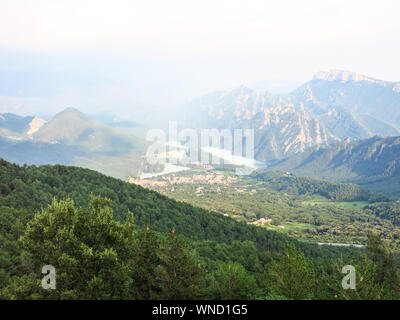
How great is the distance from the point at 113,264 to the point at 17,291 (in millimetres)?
6760

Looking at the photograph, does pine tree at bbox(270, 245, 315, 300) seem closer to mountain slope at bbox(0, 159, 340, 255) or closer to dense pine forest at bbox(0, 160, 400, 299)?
dense pine forest at bbox(0, 160, 400, 299)

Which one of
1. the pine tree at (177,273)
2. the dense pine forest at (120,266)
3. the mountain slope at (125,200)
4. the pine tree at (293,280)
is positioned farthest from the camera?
the mountain slope at (125,200)

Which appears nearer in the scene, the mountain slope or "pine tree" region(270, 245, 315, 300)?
"pine tree" region(270, 245, 315, 300)

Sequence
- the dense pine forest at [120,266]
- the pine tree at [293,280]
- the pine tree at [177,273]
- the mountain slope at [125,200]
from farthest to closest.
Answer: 1. the mountain slope at [125,200]
2. the pine tree at [293,280]
3. the pine tree at [177,273]
4. the dense pine forest at [120,266]

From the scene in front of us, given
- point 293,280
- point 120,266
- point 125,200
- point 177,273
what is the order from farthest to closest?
1. point 125,200
2. point 293,280
3. point 177,273
4. point 120,266

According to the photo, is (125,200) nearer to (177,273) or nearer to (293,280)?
(177,273)

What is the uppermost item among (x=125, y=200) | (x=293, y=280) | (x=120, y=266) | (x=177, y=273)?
(x=125, y=200)

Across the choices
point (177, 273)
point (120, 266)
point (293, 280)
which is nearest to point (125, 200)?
point (177, 273)

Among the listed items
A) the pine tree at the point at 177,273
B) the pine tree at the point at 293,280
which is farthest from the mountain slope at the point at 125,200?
the pine tree at the point at 293,280

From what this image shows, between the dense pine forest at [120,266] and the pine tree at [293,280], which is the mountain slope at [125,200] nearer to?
the dense pine forest at [120,266]

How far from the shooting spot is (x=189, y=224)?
8950 centimetres

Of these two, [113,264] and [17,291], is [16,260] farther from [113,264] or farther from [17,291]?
[113,264]

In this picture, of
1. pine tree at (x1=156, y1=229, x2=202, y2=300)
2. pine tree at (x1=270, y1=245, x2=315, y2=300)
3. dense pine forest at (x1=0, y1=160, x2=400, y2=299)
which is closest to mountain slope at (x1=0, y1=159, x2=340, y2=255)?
dense pine forest at (x1=0, y1=160, x2=400, y2=299)

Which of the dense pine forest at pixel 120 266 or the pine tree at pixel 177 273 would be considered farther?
the pine tree at pixel 177 273
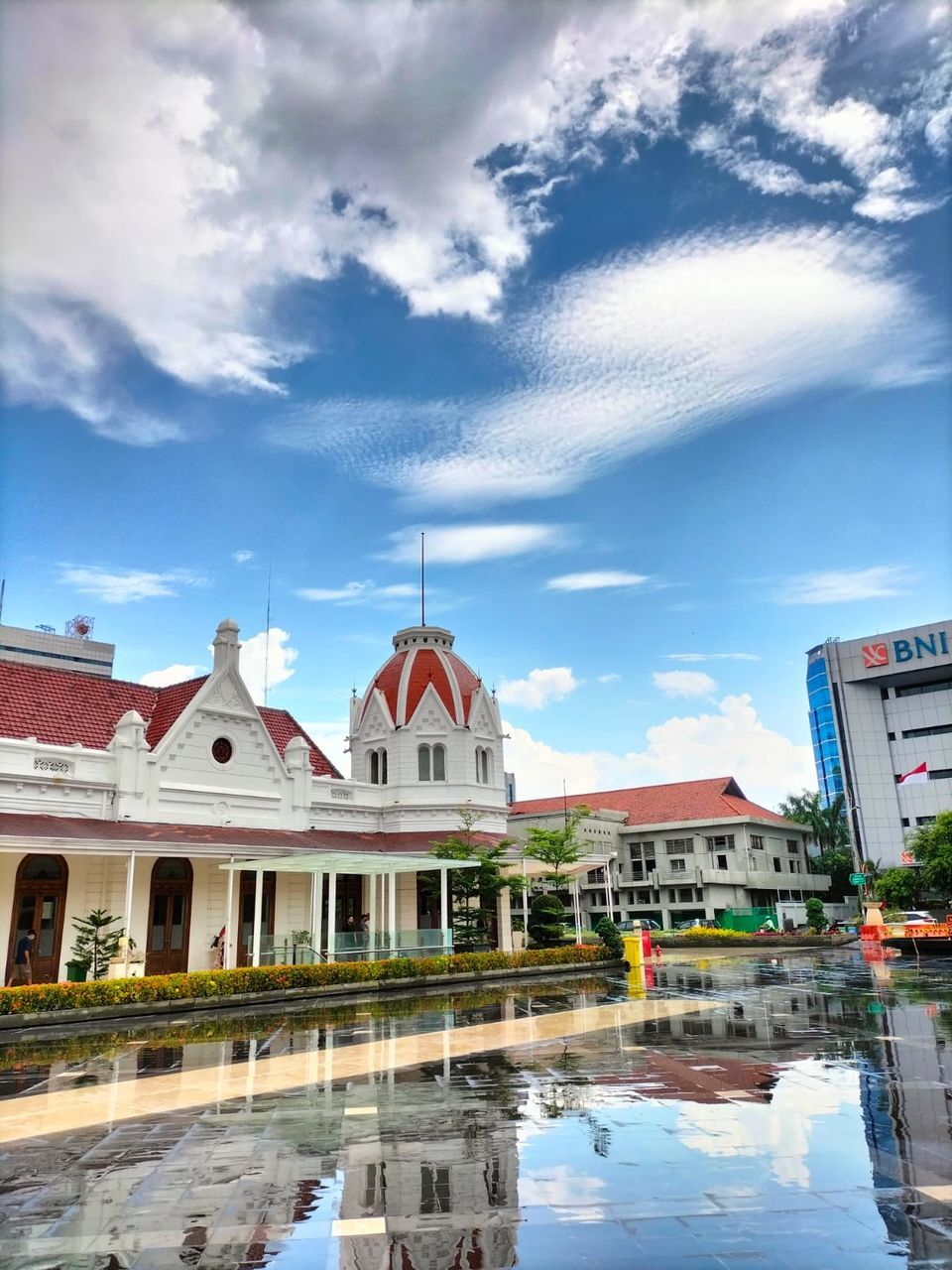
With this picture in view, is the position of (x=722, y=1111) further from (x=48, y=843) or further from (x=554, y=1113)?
(x=48, y=843)

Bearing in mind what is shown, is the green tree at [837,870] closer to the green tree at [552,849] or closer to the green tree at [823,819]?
Result: the green tree at [823,819]

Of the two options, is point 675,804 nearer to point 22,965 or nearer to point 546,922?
point 546,922

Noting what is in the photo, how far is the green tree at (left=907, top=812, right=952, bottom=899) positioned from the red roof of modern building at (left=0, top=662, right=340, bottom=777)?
4142 centimetres

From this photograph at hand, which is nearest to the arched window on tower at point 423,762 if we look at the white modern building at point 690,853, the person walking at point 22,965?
the person walking at point 22,965

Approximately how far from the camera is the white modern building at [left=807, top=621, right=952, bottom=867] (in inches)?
2798

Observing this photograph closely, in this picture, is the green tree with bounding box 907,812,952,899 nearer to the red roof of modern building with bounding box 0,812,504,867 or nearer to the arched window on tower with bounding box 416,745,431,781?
the arched window on tower with bounding box 416,745,431,781

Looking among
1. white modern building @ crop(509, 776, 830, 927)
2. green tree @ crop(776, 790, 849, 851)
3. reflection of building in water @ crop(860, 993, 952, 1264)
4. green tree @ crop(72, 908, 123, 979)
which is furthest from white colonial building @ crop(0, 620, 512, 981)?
green tree @ crop(776, 790, 849, 851)

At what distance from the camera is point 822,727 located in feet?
277

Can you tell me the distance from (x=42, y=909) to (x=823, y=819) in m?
61.8

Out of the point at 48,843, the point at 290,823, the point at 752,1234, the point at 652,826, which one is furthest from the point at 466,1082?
the point at 652,826

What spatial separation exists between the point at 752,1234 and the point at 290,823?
81.5ft

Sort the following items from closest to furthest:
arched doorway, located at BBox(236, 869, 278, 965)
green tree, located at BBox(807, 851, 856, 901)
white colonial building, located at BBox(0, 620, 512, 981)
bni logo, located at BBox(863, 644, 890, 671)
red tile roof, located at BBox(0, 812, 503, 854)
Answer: red tile roof, located at BBox(0, 812, 503, 854) < white colonial building, located at BBox(0, 620, 512, 981) < arched doorway, located at BBox(236, 869, 278, 965) < green tree, located at BBox(807, 851, 856, 901) < bni logo, located at BBox(863, 644, 890, 671)

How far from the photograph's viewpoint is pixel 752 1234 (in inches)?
204

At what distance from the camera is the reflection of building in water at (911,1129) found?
211 inches
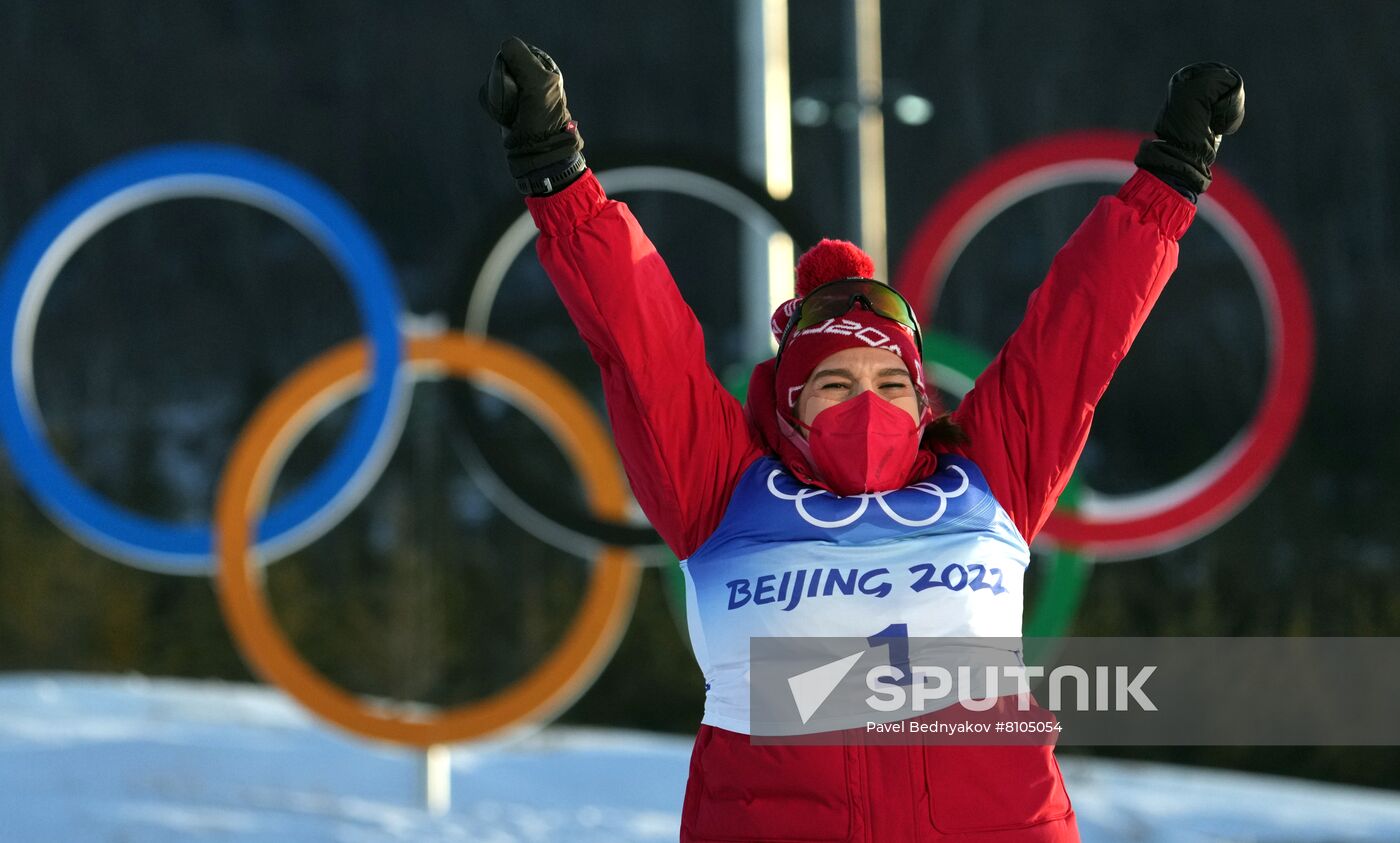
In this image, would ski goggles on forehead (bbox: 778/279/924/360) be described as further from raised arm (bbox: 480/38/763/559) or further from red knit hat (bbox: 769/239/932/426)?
raised arm (bbox: 480/38/763/559)

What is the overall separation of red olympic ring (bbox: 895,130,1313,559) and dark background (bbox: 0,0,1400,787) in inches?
285

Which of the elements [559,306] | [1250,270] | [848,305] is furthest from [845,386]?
[559,306]

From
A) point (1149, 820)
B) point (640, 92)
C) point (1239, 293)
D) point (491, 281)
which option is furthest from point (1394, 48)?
point (491, 281)

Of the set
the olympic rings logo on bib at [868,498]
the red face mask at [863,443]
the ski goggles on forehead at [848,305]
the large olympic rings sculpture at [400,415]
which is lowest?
the olympic rings logo on bib at [868,498]

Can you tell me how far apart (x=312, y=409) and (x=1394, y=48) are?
48.3ft

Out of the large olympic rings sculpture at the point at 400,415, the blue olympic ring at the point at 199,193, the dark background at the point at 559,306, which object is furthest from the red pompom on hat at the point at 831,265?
the dark background at the point at 559,306

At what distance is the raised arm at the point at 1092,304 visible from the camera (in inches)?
108

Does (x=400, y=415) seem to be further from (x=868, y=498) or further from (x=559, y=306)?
(x=559, y=306)

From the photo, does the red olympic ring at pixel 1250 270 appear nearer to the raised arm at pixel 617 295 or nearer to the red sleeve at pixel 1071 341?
the red sleeve at pixel 1071 341

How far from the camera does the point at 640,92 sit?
54.3 ft

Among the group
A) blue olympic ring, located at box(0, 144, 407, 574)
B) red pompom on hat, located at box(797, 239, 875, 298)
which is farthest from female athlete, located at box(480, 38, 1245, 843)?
blue olympic ring, located at box(0, 144, 407, 574)

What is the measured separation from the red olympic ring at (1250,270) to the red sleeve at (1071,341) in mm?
3221

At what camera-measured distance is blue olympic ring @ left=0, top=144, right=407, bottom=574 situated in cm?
598

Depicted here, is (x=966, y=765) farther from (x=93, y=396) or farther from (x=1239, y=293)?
(x=93, y=396)
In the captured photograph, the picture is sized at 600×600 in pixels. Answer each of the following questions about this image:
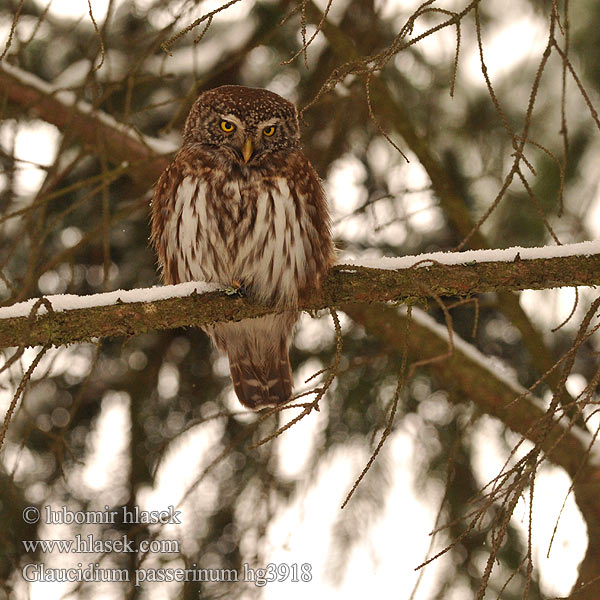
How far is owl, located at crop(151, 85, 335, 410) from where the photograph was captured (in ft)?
10.7

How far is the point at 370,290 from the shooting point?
2.81m

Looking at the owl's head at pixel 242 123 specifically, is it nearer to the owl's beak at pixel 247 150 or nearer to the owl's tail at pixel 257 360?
the owl's beak at pixel 247 150

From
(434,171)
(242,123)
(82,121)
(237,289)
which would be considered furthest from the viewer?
(434,171)

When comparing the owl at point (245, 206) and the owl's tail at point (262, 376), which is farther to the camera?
the owl's tail at point (262, 376)

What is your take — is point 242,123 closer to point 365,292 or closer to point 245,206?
point 245,206

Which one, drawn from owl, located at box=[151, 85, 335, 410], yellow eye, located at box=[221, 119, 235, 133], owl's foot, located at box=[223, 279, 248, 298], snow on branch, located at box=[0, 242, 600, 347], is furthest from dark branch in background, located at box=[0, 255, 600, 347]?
yellow eye, located at box=[221, 119, 235, 133]

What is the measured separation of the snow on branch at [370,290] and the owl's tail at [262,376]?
0.95 m

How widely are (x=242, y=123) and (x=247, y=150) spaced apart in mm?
222

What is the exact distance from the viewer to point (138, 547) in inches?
153

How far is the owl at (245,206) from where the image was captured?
3.27m

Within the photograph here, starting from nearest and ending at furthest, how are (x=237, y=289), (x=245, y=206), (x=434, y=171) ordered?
1. (x=237, y=289)
2. (x=245, y=206)
3. (x=434, y=171)

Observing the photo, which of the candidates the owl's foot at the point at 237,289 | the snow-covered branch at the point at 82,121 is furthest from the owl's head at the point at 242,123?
the owl's foot at the point at 237,289

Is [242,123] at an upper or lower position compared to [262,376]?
upper

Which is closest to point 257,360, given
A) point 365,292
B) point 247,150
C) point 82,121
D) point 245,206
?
point 245,206
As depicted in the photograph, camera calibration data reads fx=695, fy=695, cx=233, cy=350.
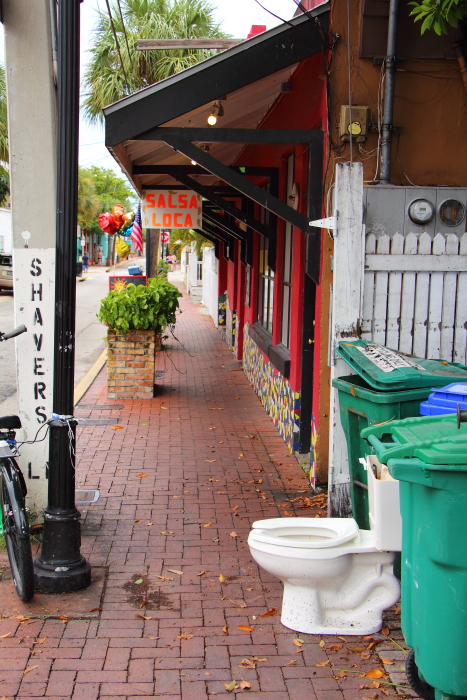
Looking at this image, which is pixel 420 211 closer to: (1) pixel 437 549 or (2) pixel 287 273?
(2) pixel 287 273

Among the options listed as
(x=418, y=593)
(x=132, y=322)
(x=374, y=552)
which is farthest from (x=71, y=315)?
(x=132, y=322)

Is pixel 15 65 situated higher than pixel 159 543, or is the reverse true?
pixel 15 65

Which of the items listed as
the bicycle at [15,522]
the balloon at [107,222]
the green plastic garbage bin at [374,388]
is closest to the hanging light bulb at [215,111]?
the green plastic garbage bin at [374,388]

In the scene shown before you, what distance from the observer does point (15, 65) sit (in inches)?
186

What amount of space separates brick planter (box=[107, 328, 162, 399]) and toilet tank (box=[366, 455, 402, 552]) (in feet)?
20.8

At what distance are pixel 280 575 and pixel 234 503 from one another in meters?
2.07

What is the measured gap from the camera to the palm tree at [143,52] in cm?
1922

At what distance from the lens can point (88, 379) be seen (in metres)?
11.4

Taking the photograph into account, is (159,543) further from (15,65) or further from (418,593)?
(15,65)

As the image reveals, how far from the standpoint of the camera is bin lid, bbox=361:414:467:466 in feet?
9.02

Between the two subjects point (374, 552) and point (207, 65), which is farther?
point (207, 65)

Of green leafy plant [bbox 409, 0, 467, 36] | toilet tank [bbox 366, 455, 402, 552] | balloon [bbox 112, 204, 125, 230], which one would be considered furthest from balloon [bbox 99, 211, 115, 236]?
toilet tank [bbox 366, 455, 402, 552]

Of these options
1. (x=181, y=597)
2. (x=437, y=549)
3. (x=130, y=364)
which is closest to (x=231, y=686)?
(x=181, y=597)

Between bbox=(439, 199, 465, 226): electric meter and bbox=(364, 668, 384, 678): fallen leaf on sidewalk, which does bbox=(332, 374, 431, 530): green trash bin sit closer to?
bbox=(364, 668, 384, 678): fallen leaf on sidewalk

──────

PROBLEM REQUIREMENTS -
Rewrite the entries from the line containing "According to the" through the line containing "4142 centimetres", replacing "mountain slope" with "hillside" and changing nothing else. Leave the pictures out.

TASK RESPONSE -
According to the photo, is (125,200) nearer to (177,273) or nearer to (293,280)?
(177,273)

What is the uppermost item among (x=125, y=200) | (x=293, y=280) | (x=120, y=266) | (x=177, y=273)?
(x=125, y=200)

Across the choices
point (177, 273)
point (120, 266)
point (293, 280)
which is nearest to point (125, 200)?
point (177, 273)

Among the listed items
A) the pine tree at the point at 177,273
B) the pine tree at the point at 293,280
which is farthest from the hillside at the point at 125,200?
the pine tree at the point at 293,280

From what this image shows, between the dense pine forest at [120,266] and the pine tree at [293,280], which is the hillside at [125,200] nearer to?
the dense pine forest at [120,266]

How far from the shooting spot is (x=189, y=224)?
8950 centimetres

Of these two, [113,264] and [17,291], is [16,260] farther from [113,264] or farther from [17,291]?
[113,264]

In this picture, of
1. pine tree at (x1=156, y1=229, x2=202, y2=300)
2. pine tree at (x1=270, y1=245, x2=315, y2=300)
3. dense pine forest at (x1=0, y1=160, x2=400, y2=299)
which is closest to hillside at (x1=0, y1=159, x2=340, y2=255)?
dense pine forest at (x1=0, y1=160, x2=400, y2=299)

Which of the dense pine forest at pixel 120 266 or the pine tree at pixel 177 273 would be considered farther?
the pine tree at pixel 177 273
With this picture in view, is the position of (x=722, y=1111) further from (x=48, y=843) or further from (x=554, y=1113)?
(x=48, y=843)

Bearing in mind what is shown, is the green tree at [837,870] closer to the green tree at [552,849] or closer to the green tree at [823,819]?
Result: the green tree at [823,819]

Of the two options, is point 675,804 nearer to point 22,965 or nearer to point 546,922?
point 546,922

Noting what is in the photo, how far is the green tree at (left=907, top=812, right=952, bottom=899) positioned from the red roof of modern building at (left=0, top=662, right=340, bottom=777)?
4142 centimetres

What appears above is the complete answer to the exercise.